Tokyo Tech News
August 9, 2019
Tokyo Tech students were in for a treat on May 6 and June 13 when artist Zuse Meyer visited Ookayama Campus to facilitate two Art with an Artist seminars. The objective was to gain knowledge and insight into the world art — specifically the styles of Vincent van Gogh and Pablo Picasso — under the guidance of an active professional artist, and to discover one's own expressive abilities through a number of sketching and drawing activities.
Meyer, a graduate of the Berlin University of the Arts and based in both Tokyo and Berlin, provided lectures in both English and Japanese, and critiqued each student's work individually on both days. Twenty-three students joined the van Gogh seminar, while nineteen students were present to learn about Picasso.
Meyer began the first session with an introduction of van Gogh's short yet legendary life. She then showed works from different periods of his career and photos of the area where he spent a large part of his time. Meyer's talk also included interpretations of the source of van Gogh's power and ability to focus, particularly in the last two years of his life. After this, it was time for participants to create sketches and drawings using their dominant hand, non-dominant hand, and finally both hands, while being inspired by Van Gogh's landscapes and pictures of southern France.
Drawings created with the dominant hand are consciously controlled and tend to be technically superior, but this consciousness is lost in case of the non-dominant hand, giving way to the intrinsic power and energy of the artist. Drawing with both hands requires the use of both the right and left sides of the brain simultaneously. "Art and creation is not about imitating or learning techniques to make products. Rather, it is essential to believe in yourself, view something wholeheartedly, and create new expressions," Meyer explained.

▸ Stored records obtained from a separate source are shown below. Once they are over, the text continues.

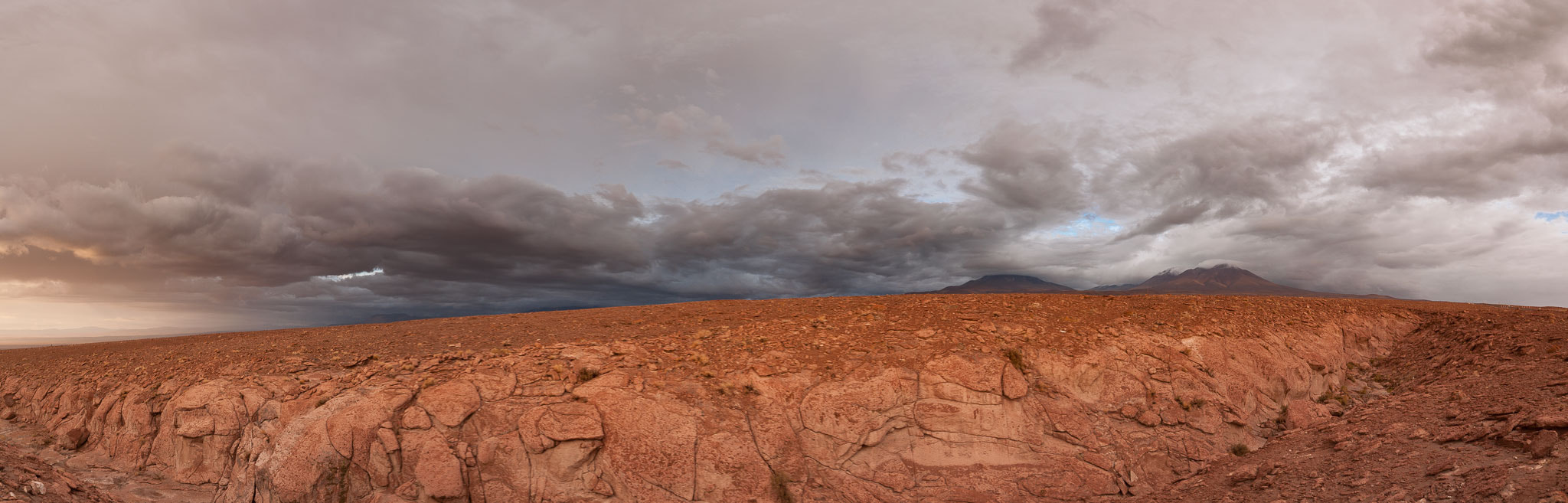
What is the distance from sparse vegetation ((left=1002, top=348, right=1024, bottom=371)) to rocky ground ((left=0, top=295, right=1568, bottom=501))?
0.21 ft

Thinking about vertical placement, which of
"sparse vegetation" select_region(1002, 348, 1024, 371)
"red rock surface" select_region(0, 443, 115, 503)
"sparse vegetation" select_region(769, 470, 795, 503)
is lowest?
"sparse vegetation" select_region(769, 470, 795, 503)

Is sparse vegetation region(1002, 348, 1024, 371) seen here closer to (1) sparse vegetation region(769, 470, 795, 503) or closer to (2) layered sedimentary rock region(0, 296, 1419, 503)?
(2) layered sedimentary rock region(0, 296, 1419, 503)

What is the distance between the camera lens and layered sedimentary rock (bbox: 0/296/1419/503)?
12.9 meters

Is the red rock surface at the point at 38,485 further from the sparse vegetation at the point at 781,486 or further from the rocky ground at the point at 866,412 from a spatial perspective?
the sparse vegetation at the point at 781,486

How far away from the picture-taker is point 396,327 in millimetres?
22984

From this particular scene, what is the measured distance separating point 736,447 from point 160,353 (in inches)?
918

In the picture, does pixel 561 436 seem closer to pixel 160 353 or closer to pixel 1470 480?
pixel 1470 480

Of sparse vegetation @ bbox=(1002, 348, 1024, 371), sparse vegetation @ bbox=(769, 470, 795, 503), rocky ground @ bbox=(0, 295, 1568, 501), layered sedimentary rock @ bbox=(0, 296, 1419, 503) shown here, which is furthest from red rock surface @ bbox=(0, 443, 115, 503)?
sparse vegetation @ bbox=(1002, 348, 1024, 371)

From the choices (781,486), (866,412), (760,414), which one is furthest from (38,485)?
(866,412)

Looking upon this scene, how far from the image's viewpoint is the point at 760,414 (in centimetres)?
Answer: 1391

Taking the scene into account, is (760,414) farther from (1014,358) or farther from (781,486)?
(1014,358)

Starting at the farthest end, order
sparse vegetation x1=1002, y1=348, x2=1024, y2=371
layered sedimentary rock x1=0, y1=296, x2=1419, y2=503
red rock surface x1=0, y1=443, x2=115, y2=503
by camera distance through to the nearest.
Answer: sparse vegetation x1=1002, y1=348, x2=1024, y2=371 < layered sedimentary rock x1=0, y1=296, x2=1419, y2=503 < red rock surface x1=0, y1=443, x2=115, y2=503

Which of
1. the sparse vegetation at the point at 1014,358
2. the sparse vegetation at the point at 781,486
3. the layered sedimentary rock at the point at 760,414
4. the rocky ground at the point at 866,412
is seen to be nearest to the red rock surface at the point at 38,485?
the rocky ground at the point at 866,412

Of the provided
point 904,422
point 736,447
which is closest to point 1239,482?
point 904,422
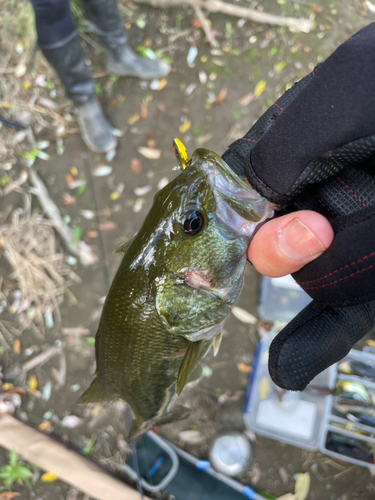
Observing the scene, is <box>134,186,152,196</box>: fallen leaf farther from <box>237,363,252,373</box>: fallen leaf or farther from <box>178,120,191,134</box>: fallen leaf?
<box>237,363,252,373</box>: fallen leaf

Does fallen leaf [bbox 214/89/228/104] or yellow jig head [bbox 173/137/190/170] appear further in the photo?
fallen leaf [bbox 214/89/228/104]

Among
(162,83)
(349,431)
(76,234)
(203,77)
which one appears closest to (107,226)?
(76,234)

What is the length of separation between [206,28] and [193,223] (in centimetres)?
313

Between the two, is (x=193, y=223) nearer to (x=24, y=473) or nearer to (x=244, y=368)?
(x=244, y=368)

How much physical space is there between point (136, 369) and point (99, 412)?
1892 millimetres

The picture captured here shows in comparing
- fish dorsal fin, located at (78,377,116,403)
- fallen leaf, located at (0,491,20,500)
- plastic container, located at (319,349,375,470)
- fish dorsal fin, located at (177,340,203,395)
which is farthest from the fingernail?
fallen leaf, located at (0,491,20,500)

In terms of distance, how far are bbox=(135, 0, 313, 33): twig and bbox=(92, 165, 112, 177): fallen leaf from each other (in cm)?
191

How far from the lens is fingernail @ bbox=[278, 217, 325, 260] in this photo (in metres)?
0.97

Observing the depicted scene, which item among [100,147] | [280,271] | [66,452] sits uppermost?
[280,271]

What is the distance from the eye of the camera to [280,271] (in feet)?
3.54

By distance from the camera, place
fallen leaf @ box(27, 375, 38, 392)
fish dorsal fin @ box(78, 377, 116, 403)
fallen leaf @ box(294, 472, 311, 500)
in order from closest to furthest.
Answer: fish dorsal fin @ box(78, 377, 116, 403) < fallen leaf @ box(294, 472, 311, 500) < fallen leaf @ box(27, 375, 38, 392)

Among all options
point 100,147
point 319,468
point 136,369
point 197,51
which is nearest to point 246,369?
point 319,468

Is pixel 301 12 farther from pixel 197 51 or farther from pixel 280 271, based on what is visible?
pixel 280 271

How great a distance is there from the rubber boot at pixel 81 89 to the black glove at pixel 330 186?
2.24 metres
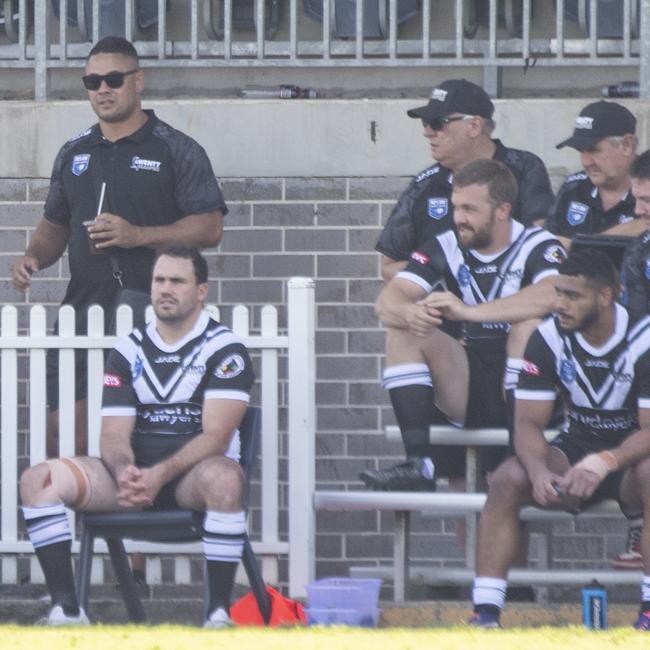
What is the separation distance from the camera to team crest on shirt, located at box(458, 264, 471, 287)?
6.63 m

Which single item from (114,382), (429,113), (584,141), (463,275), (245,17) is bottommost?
(114,382)

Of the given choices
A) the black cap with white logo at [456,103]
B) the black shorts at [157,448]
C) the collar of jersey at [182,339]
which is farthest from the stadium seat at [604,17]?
the black shorts at [157,448]

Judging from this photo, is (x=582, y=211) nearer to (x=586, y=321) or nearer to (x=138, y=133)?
(x=586, y=321)

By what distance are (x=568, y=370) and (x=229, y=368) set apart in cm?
114

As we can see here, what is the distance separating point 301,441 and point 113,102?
153cm

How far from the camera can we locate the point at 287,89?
834 cm

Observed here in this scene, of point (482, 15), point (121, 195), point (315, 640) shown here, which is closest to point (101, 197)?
point (121, 195)

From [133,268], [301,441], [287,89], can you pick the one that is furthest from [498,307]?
[287,89]

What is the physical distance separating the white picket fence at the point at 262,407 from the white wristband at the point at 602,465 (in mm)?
1267

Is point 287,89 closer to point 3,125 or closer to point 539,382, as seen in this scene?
point 3,125

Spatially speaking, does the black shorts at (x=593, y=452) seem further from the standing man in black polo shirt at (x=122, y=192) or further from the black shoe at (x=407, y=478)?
the standing man in black polo shirt at (x=122, y=192)

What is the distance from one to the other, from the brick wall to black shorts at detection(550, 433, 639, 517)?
184cm

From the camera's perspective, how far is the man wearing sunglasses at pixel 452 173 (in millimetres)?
6891

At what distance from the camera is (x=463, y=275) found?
6.64 meters
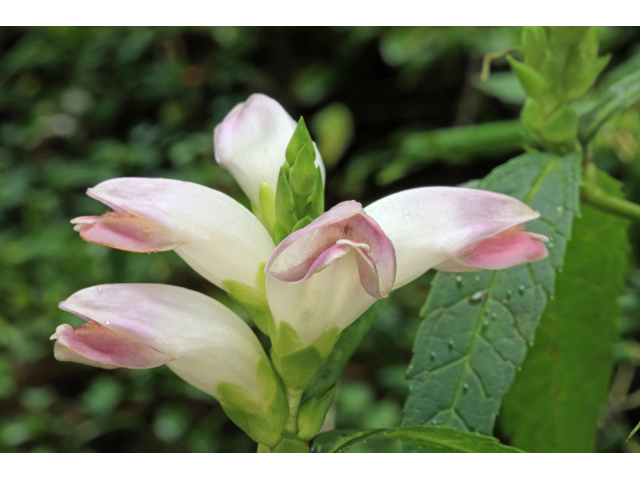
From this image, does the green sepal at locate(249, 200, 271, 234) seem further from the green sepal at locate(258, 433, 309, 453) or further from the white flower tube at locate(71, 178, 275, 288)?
the green sepal at locate(258, 433, 309, 453)

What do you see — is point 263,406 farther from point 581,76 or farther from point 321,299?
point 581,76

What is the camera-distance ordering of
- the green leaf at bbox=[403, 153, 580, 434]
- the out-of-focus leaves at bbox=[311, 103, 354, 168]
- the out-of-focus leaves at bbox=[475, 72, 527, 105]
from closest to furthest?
the green leaf at bbox=[403, 153, 580, 434], the out-of-focus leaves at bbox=[475, 72, 527, 105], the out-of-focus leaves at bbox=[311, 103, 354, 168]

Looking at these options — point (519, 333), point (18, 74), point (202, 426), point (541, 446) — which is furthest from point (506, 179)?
point (18, 74)

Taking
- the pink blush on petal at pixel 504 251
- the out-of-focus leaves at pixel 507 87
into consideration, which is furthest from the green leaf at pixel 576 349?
the out-of-focus leaves at pixel 507 87

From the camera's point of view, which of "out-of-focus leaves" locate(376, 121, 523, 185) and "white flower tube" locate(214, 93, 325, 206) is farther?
"out-of-focus leaves" locate(376, 121, 523, 185)

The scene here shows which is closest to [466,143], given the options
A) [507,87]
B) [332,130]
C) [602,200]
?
[507,87]

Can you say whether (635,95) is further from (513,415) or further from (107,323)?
(107,323)

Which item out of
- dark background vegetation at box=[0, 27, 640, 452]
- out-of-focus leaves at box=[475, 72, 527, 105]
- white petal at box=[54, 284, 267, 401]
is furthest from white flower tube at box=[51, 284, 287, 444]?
out-of-focus leaves at box=[475, 72, 527, 105]
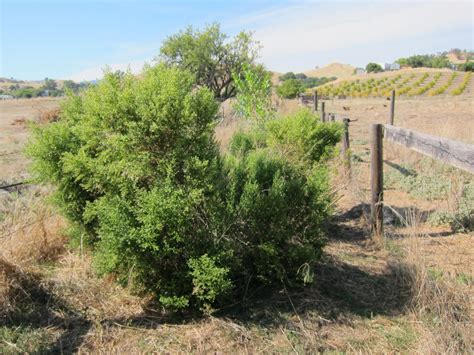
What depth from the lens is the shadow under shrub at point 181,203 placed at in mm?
3068

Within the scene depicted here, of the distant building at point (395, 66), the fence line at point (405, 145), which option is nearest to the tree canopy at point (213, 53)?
the fence line at point (405, 145)

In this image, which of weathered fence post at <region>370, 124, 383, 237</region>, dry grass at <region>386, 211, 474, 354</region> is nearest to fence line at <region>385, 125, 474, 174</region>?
weathered fence post at <region>370, 124, 383, 237</region>

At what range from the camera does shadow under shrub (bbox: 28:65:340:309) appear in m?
3.07

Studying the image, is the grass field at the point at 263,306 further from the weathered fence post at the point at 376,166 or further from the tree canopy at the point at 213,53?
the tree canopy at the point at 213,53

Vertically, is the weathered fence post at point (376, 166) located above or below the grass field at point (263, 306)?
above

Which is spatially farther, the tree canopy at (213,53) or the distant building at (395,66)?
the distant building at (395,66)

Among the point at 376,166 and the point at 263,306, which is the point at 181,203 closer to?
→ the point at 263,306

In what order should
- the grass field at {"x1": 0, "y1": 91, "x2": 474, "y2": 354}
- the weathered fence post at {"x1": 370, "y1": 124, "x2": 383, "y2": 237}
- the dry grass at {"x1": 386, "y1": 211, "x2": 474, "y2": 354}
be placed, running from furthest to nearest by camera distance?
the weathered fence post at {"x1": 370, "y1": 124, "x2": 383, "y2": 237}
the grass field at {"x1": 0, "y1": 91, "x2": 474, "y2": 354}
the dry grass at {"x1": 386, "y1": 211, "x2": 474, "y2": 354}

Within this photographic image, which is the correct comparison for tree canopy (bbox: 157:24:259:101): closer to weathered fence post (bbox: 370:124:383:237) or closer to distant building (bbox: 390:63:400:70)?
weathered fence post (bbox: 370:124:383:237)

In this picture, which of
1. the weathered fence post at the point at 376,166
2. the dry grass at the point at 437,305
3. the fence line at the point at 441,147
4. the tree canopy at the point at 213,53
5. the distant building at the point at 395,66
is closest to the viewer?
the dry grass at the point at 437,305

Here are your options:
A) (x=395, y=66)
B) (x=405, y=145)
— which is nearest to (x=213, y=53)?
(x=405, y=145)

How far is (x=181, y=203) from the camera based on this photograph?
3.03m

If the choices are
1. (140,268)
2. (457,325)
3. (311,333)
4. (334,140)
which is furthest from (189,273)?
(334,140)

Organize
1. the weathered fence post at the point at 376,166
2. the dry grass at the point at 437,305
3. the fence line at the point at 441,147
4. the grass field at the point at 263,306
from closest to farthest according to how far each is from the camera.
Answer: the dry grass at the point at 437,305 < the grass field at the point at 263,306 < the fence line at the point at 441,147 < the weathered fence post at the point at 376,166
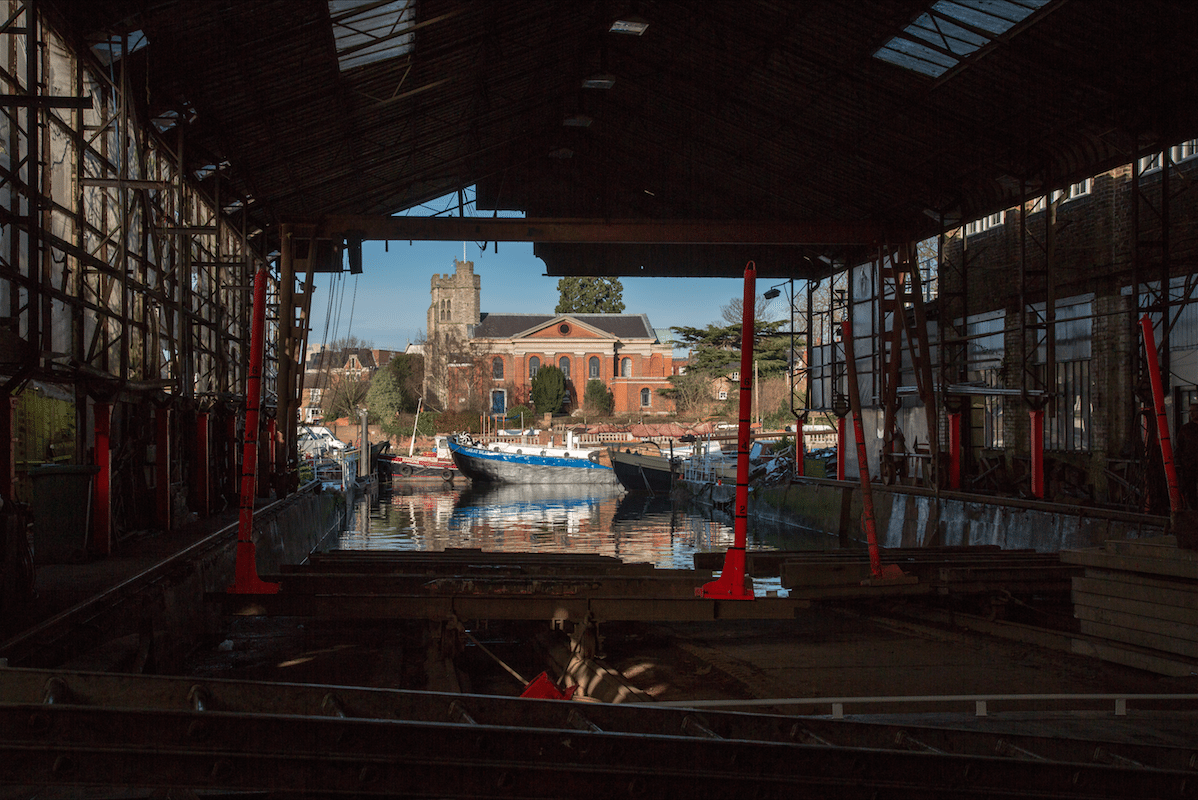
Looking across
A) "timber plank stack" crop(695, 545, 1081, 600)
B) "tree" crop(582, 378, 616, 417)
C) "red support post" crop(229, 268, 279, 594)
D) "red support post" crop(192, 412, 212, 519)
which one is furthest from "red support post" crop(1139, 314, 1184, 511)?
"tree" crop(582, 378, 616, 417)

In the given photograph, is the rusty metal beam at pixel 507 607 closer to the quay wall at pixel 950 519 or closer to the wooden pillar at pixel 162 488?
the wooden pillar at pixel 162 488

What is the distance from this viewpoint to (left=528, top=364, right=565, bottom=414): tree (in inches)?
2645

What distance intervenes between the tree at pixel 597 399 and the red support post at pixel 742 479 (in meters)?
62.6

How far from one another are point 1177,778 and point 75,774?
4.07 metres

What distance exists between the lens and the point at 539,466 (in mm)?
47562

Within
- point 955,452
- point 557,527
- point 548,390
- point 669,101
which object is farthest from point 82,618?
point 548,390

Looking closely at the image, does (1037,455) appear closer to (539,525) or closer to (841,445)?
(841,445)

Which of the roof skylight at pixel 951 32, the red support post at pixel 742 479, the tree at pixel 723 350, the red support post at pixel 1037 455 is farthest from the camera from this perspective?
the tree at pixel 723 350

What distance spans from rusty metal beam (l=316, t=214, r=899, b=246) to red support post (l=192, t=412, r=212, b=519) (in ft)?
16.2

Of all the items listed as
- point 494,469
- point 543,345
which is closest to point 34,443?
point 494,469

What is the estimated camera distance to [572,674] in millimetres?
7020

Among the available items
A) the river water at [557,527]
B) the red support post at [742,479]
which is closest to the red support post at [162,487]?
the river water at [557,527]

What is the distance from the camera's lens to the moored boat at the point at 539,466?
47.4 meters

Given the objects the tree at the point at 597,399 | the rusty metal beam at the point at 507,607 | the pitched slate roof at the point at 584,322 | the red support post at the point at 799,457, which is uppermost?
the pitched slate roof at the point at 584,322
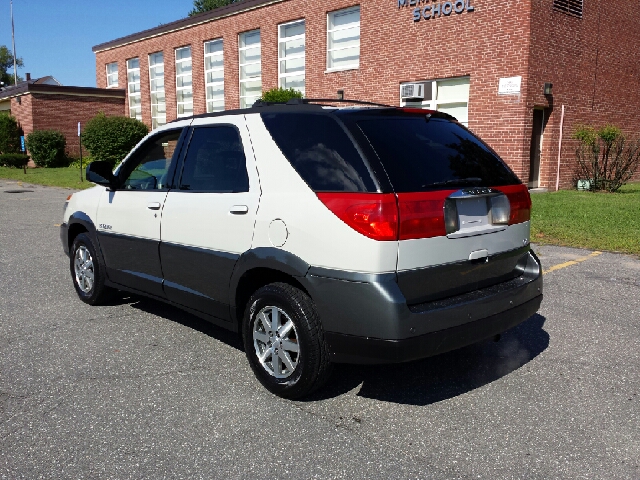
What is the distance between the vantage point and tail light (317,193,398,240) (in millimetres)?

The second session introduced the work of Pablo Picasso through his portraits. Meyer explained that Picasso never stuck with or tried to perfect a certain technique, but instead was constantly changing and striving to create new expressions. After being inspired by Picasso's unique imagination, energy, and freedom, the participants picked up pencils and crayons themselves, diving into the world of portraits and self-portraits.
After two hours of drawing time, the room was a different place. None of the participants could believe the unique creations that had emerged. "Art is not like the Olympics. It is fine if everyone's creation is different. Every piece of art has its good sides," Meyer concluded. By viewing each creation as a group and listening to Meyer's critical commentary, the participants were able to realize the rich, individual diversity existing in each piece.
The satisfaction of the participants was evident from the comments left during the post-event surveys.
Allowing the creativity of each individual to shine is an important factor in science and technology research. To ensure that Tokyo Tech students — many of whom will soon become researchers and engineers — have constant opportunities and outlets to express themselves, the Student Support Center will continue to organize extracurricular activities such as the Art with an Artist seminar.